SUPPLIED MATERIAL:
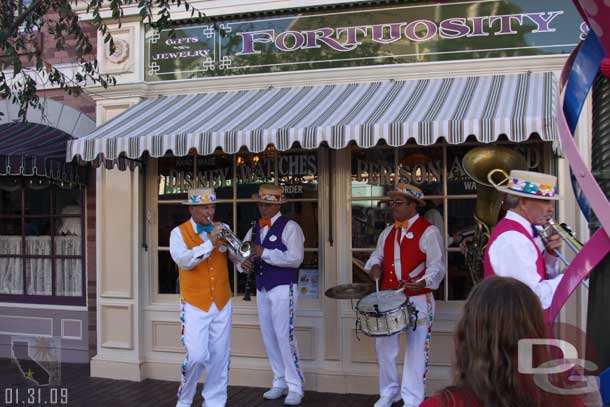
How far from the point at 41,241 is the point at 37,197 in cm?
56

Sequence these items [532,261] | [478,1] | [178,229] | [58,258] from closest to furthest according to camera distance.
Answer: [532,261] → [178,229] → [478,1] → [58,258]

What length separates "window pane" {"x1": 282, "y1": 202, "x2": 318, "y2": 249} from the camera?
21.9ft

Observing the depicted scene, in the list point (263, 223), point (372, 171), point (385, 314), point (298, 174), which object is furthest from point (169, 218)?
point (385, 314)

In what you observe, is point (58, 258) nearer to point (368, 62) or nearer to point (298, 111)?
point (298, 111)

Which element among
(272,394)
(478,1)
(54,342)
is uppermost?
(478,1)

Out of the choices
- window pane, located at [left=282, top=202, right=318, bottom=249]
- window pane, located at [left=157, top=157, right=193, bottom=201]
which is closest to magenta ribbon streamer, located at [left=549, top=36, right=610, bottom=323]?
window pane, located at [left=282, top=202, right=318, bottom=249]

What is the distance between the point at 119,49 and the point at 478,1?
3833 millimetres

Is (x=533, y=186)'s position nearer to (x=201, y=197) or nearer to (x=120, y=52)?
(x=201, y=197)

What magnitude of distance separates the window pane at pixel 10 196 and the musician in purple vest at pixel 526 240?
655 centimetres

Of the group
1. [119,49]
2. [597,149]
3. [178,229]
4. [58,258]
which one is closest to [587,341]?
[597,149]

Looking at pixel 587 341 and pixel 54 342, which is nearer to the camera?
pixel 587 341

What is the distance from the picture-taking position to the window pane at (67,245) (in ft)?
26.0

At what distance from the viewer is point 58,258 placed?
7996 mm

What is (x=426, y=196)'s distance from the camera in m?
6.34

--

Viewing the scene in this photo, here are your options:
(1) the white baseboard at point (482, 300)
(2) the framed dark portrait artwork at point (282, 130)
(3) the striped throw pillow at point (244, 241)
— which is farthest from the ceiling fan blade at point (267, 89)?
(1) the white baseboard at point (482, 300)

* * *

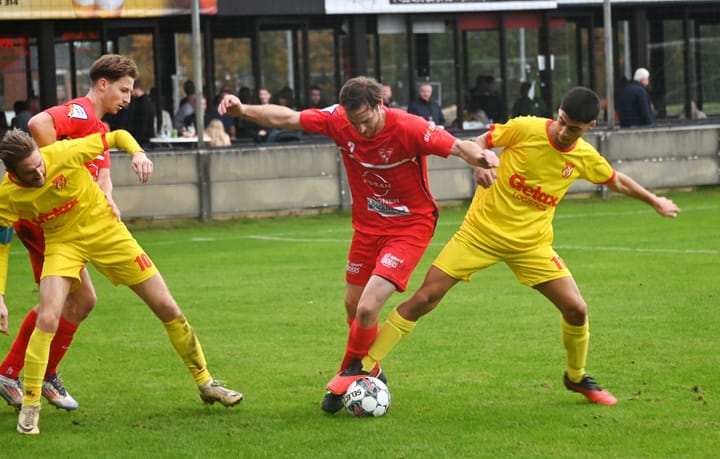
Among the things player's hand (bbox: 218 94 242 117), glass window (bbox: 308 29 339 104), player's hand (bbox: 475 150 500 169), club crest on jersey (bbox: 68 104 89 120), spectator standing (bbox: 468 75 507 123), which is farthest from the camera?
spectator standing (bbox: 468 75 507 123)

WRITTEN INSTRUCTION:
Pick out each line of the listing above that contains the string "pane". Case counts.

FINISHED TASK:
What length separates "window pane" {"x1": 282, "y1": 202, "x2": 318, "y2": 249} from the camera?
- window pane, located at [left=282, top=202, right=318, bottom=249]
- window pane, located at [left=157, top=157, right=193, bottom=201]
window pane, located at [left=282, top=202, right=318, bottom=249]
What magnitude of distance separates the window pane at pixel 10 196 and the musician in purple vest at pixel 526 240?
What is the distance from the picture-taking position to the window pane at (67,245) (in ft)?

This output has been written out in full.